> **TEXTE À ÉTUDIER**
Pascal Rigot est échevin à Nivelles. « Les avis sont partagés, mais en général, on n’est pas très enthousiaste au sujet de ce rond-point. On n’a pas l’intention de le démonter. Mais on y a déjà pensé... On aurait préféré quelque chose de plus simple, de végétal, de fleuri. Comme au rond-point Duc de Brabant, sur la route de Waterloo. Là, on change la végétation tous les ans. C’est très réussi et cela ne génère pas trop de frais. »

Puis, il nous raconte cette anecdote : au ring nord, la Ville avait aménagé un pré fleuri sur un rond-point. Mais une société sous-traitant pour le SPW a passé la tondeuse bien ras… Un manque de communication qui, heureusement, n’a pas coûté trop cher au contribuable.

Le sculpteur amputé

Heureusement, il n’y a pas que de tristes histoires. Celle de Gianfranco Mancini en témoigne. L’œuvre qu’il a réalisée à Sprimont n’est pas sur un rond-point, mais juste à côté. Il s’agit d’un sculpteur de pierre, tout en haut d’une pyramide.

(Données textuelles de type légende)

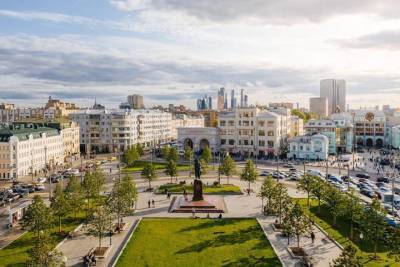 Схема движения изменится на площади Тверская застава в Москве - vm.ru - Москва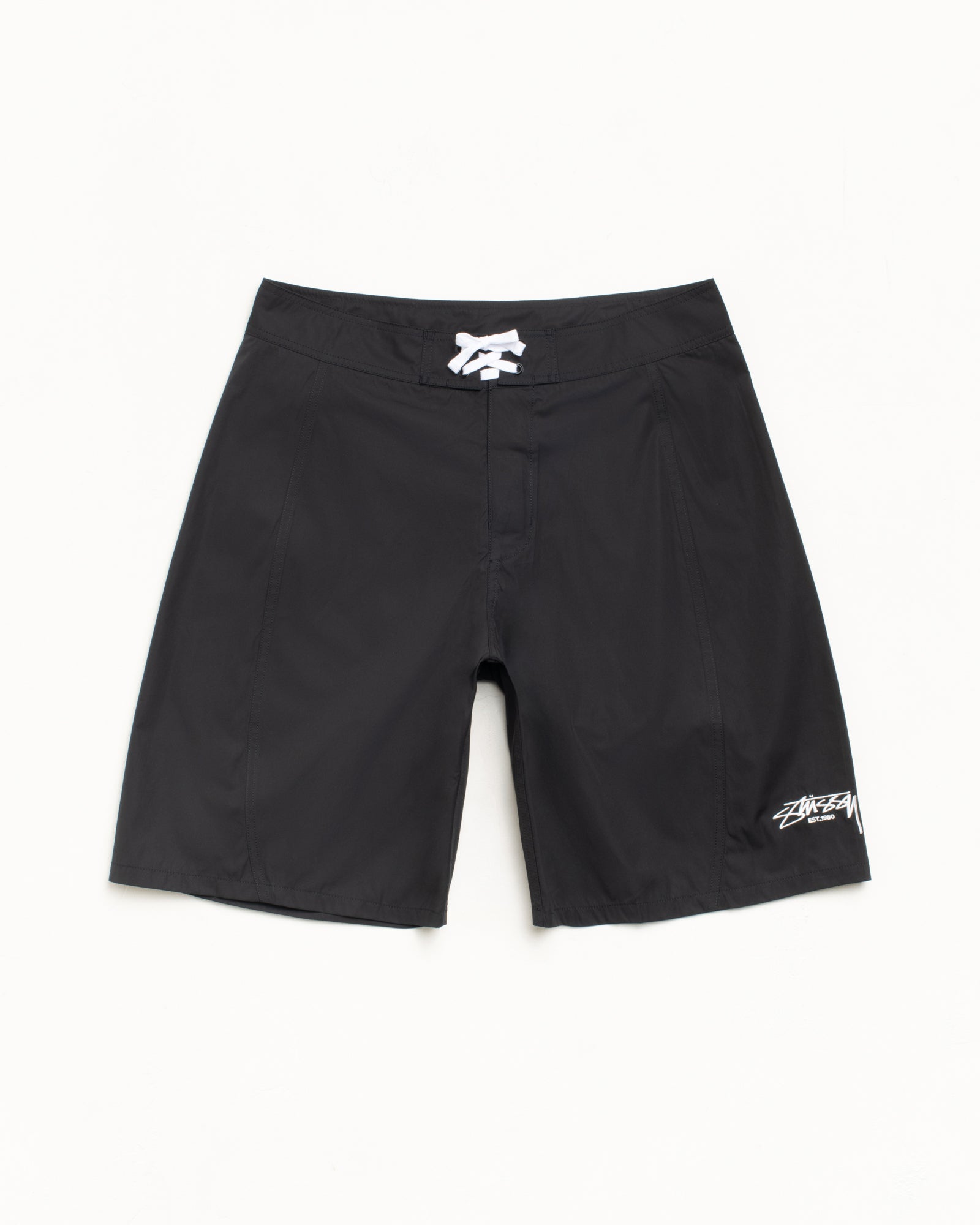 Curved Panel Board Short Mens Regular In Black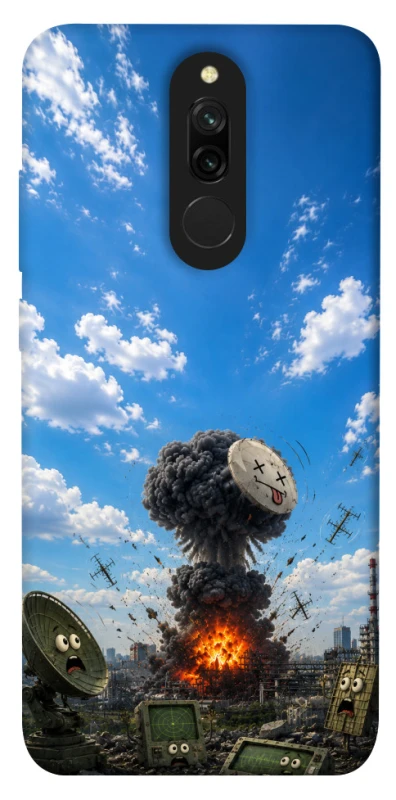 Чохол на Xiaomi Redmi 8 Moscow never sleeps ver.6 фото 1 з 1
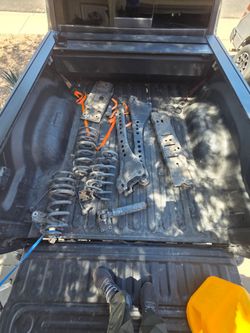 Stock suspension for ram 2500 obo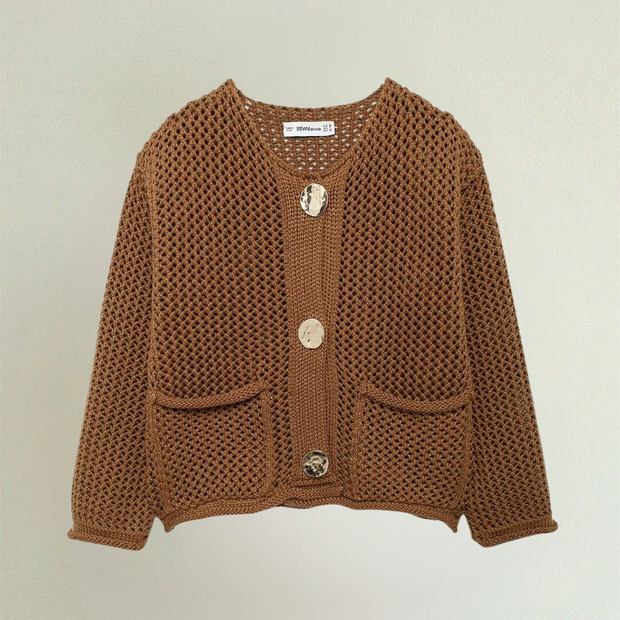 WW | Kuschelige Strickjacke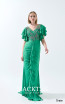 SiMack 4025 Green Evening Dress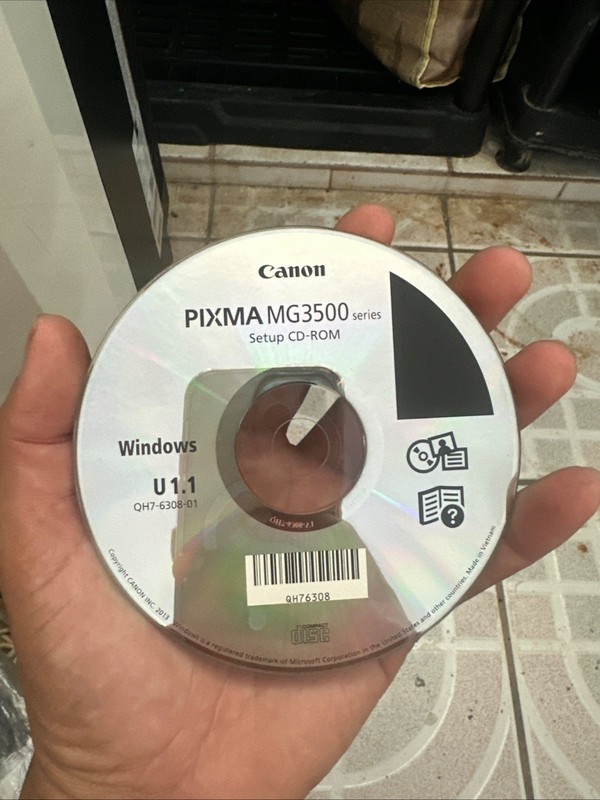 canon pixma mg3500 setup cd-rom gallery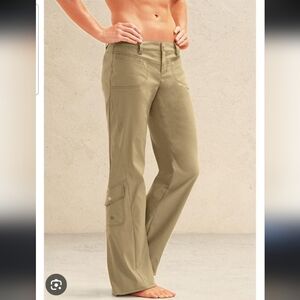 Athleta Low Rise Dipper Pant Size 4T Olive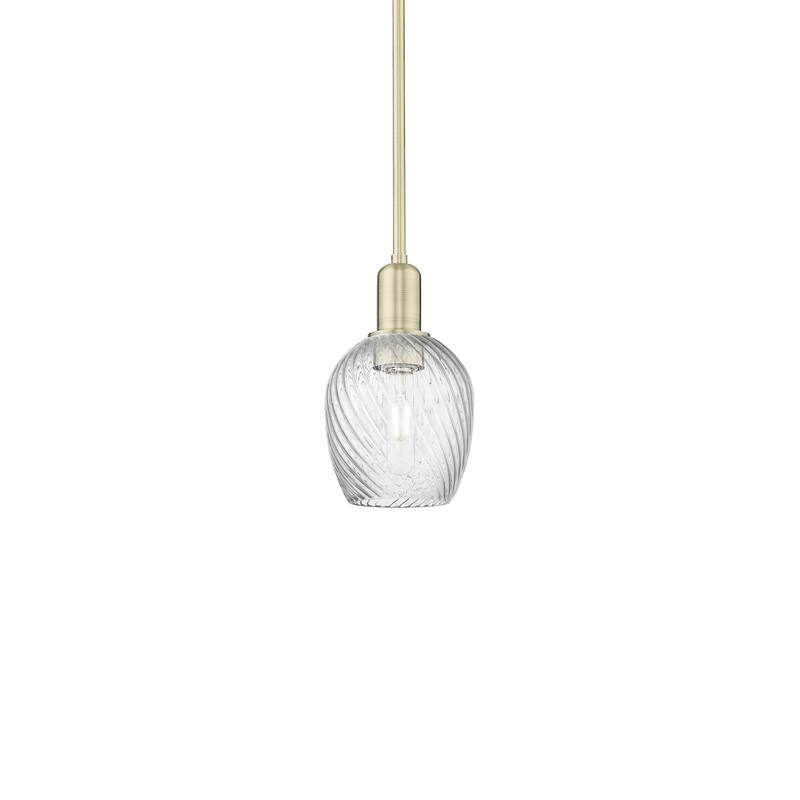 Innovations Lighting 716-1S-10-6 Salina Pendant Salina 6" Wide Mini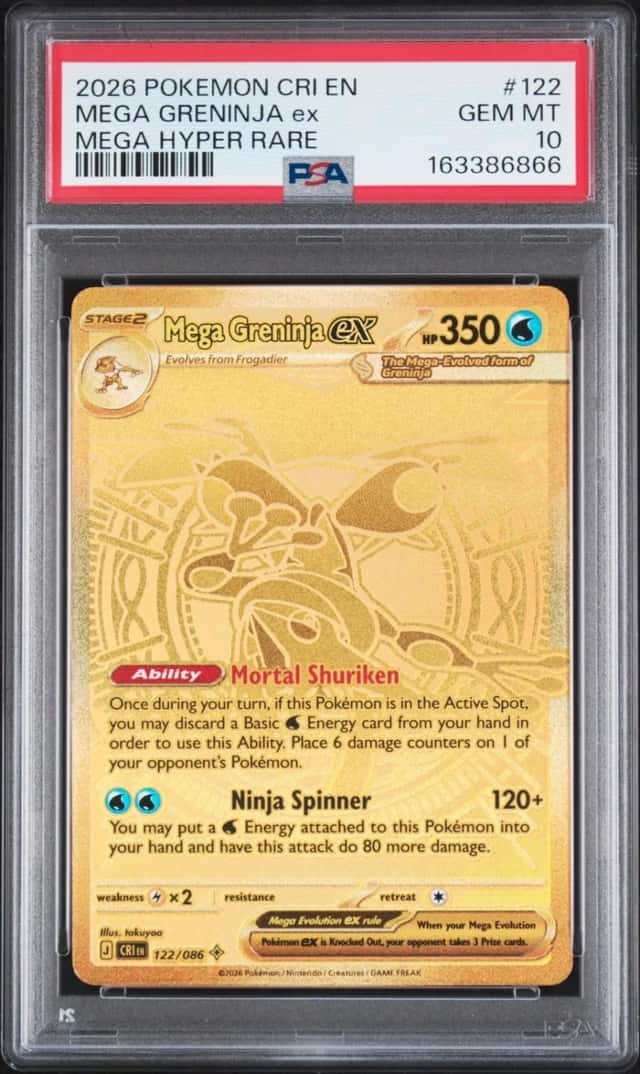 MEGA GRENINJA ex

> **CONSIGNE A**
Répondez aux questions suivantes sur le texte consacré aux ronds-points.
(i) Quelle fonction Pascal Rigot exerce-t-il à Nivelles ?
(ii) Sur quelle route se trouve le rond-point Duc de Brabant ?
(iii) Dans quelle localité Gianfranco Mancini a-t-il réalisé son œuvre ?
> **CONSIGNE B**
Rédigez la suite du texte sur les ronds-points à partir de la phrase « Il s'agit d'un sculpteur de pierre, tout en haut d'une pyramide. »
Ce matériel n'a aucun rapport avec le texte.

> **CORRIGÉ A**
(i) Il est échevin.
(ii) Sur la route de Waterloo.
(iii) À Sprimont.

> **CORRIGÉ B**
La vie de Gianfranco a basculé en 1992. Il est tailleur de pierre et vient alors de reprendre la carrière « Thomas », à Poulseur. Après un dynamitage, il est victime d’un éboulement et doit être amputé d’une jambe. « Je devenais fou de rester chez moi sans rien faire. La vie m’avait joué un sale tour mais je voulais rebondir.» Il suit alors une formation de sculpteur. « C’était ma revanche. J’avais envisagé d’être sculpteur de pierre, après ma retraite. J’ai réalisé mon rêve 20 ans plus tôt… La vie nous prend quelque chose, elle nous rend autre chose.» Il est désormais un sculpteur réputé. « Ça m’a fait grandir, m’a rendu fier de moi. J’ai trouvé un sens à ce qui m’est arrivé.»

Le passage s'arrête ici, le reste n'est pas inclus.